__Brief 1__
Retype the part of the media capture email thread that starts at "From: Sunyang (Eric)" and ends at "force for discussion.".
__Brief 2__
Continue the email thread about media capture requirements from its last sentence.

__Extract__
.....

To summarize the discussion so far:  it sounds like we agree that the App  will sometimes need direct access to the capture stream, and at other times will want the capture streamed directly to a file or some other sink.  The App may also want  to combine the two (stream to a file while also directly accessing the capture.)   The main question is how much we need to define in our spec as opposed to pointing to other pre-existing specs.   Does that sound right to you, Eric and Milan?


-          Jim

From: Sunyang (Eric) [mailto:eric.sun@huawei.com]<mailto:[mailto:eric.sun@huawei.com]>
Sent: Friday, July 06, 2012 2:18 AM
To: Young, Milan; Jim Barnett; public-media-capture@w3.org<mailto:public-media-capture@w3.org>
Subject: 答复: updates to requirements document

For “the ability to view the media stream in its encoded form”, I think we’d better reference media source API
http://dvcs.w3.org/hg/html-media/raw-file/tip/media-source/media-source.html


The second paragraph you mentioned is more like the style of media source, welcome to html-media task force for discussion.

Yang
Huawei

发件人: Young, Milan [mailto:Milan.Young@nuance.com]
发送时间: 2012年7月6日 14:02
收件人: Sunyang (Eric); Jim Barnett; public-media-capture@w3.org<mailto:public-media-capture@w3.org>
主题: RE: updates to requirements document

I believe that there are several use cases that do not require exposing the bits of the media stream to the Application layer.  So I think it’s going too far to say that transport is always the burden of the Application.  I think a better way to phrase that is to say that the Application should always have the ability to view the media stream in its encoded form.

.....

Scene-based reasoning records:
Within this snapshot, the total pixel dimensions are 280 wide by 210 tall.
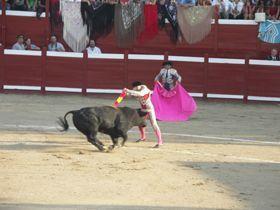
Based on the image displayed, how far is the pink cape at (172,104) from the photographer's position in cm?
1533

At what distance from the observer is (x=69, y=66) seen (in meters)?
19.6

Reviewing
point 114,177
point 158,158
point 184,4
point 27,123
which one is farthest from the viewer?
point 184,4

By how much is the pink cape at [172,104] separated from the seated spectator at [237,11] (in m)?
4.83

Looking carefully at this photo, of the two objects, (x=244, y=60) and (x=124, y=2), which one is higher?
(x=124, y=2)

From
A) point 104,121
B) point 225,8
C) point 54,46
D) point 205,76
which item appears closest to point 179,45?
point 205,76

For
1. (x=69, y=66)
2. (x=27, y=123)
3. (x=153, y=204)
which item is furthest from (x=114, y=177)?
(x=69, y=66)

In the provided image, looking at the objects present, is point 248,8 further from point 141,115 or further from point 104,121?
point 104,121

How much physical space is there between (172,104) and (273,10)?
5.53m

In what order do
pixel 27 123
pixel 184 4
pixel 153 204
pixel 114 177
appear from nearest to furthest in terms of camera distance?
pixel 153 204
pixel 114 177
pixel 27 123
pixel 184 4

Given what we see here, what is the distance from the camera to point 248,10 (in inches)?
779

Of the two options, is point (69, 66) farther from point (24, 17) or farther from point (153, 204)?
point (153, 204)

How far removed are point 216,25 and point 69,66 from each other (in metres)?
3.88

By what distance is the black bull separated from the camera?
35.1 ft

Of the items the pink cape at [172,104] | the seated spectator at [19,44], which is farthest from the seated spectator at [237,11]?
the seated spectator at [19,44]
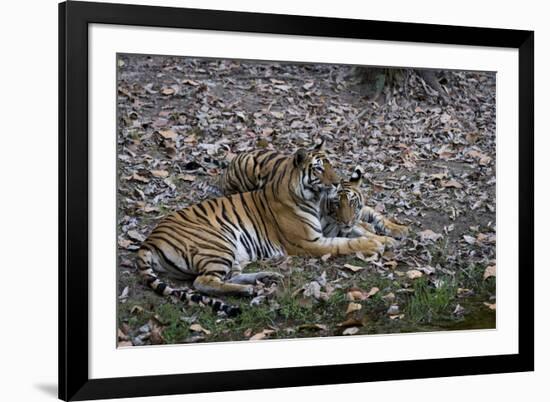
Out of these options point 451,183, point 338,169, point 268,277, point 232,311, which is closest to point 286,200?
point 338,169

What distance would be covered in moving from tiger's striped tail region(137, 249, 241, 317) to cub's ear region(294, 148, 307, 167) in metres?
0.91

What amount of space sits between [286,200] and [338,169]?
0.36m

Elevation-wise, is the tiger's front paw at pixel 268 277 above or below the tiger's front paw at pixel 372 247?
below

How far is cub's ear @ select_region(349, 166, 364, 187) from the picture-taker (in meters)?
5.99

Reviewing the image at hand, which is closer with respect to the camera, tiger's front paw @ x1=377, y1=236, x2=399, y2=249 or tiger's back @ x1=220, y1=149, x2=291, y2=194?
tiger's back @ x1=220, y1=149, x2=291, y2=194

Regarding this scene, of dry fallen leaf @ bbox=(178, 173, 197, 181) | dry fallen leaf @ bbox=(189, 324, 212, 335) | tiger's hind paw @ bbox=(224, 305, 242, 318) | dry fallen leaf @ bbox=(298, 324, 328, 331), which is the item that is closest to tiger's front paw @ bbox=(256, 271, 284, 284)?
tiger's hind paw @ bbox=(224, 305, 242, 318)

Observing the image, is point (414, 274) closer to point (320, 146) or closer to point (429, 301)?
point (429, 301)

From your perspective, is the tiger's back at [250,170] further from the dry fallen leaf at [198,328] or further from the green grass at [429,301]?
the green grass at [429,301]

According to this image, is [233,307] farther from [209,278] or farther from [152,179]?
[152,179]

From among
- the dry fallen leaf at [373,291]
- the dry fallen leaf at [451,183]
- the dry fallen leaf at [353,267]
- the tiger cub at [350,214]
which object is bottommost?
the dry fallen leaf at [373,291]

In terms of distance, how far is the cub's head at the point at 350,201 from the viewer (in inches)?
235

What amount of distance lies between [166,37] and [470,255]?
90.5 inches

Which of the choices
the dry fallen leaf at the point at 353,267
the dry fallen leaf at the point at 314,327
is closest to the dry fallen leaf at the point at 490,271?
the dry fallen leaf at the point at 353,267

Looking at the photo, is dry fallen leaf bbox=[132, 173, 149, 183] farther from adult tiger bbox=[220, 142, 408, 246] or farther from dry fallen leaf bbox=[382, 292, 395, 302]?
dry fallen leaf bbox=[382, 292, 395, 302]
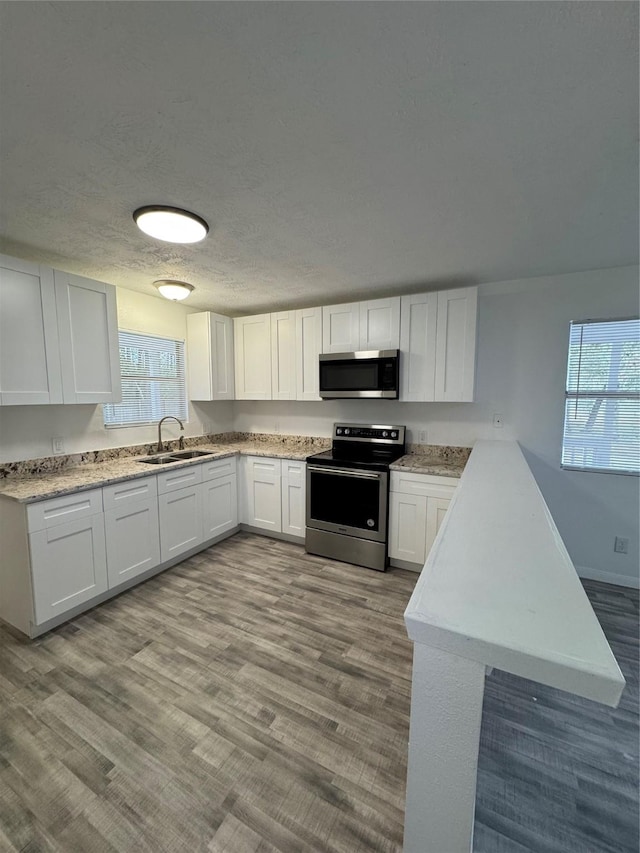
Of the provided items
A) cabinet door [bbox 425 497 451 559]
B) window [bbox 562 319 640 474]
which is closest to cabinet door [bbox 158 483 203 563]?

.....

__Exercise output 1__
From: Sunyang (Eric) [mailto:eric.sun@huawei.com]<mailto:[mailto:eric.sun@huawei.com]>
Sent: Friday, July 06, 2012 2:18 AM
To: Young, Milan; Jim Barnett; public-media-capture@w3.org<mailto:public-media-capture@w3.org>
Subject: 答复: updates to requirements document

For “the ability to view the media stream in its encoded form”, I think we’d better reference media source API
http://dvcs.w3.org/hg/html-media/raw-file/tip/media-source/media-source.html


The second paragraph you mentioned is more like the style of media source, welcome to html-media task force for discussion.

__Exercise output 2__
The tricky part is defining a canonical media form.  Will this be on sample intervals, fixed block size, logical compression boundaries, … ?  I don’t have a strong opinion, but I suspect fixed size blocks of data (ie N bytes at a time regardless of what those bytes represent) will be easiest to spec and most useful to the largest range of use cases.

Thanks

From: Sunyang (Eric) [mailto:eric.sun@huawei.com]
Sent: Thursday, July 05, 2012 7:50 PM
To: Jim Barnett; Young, Milan; public-media-capture@w3.org<mailto:public-media-capture@w3.org>
Subject: 答复: updates to requirements document

I wonder how clear the division should be.
I suggest we do not touch the transport/upload part of use cases, but we can remove all application responsibility which not relative with capture/permission from the requirement, I think this is feasible, and easy for improvement.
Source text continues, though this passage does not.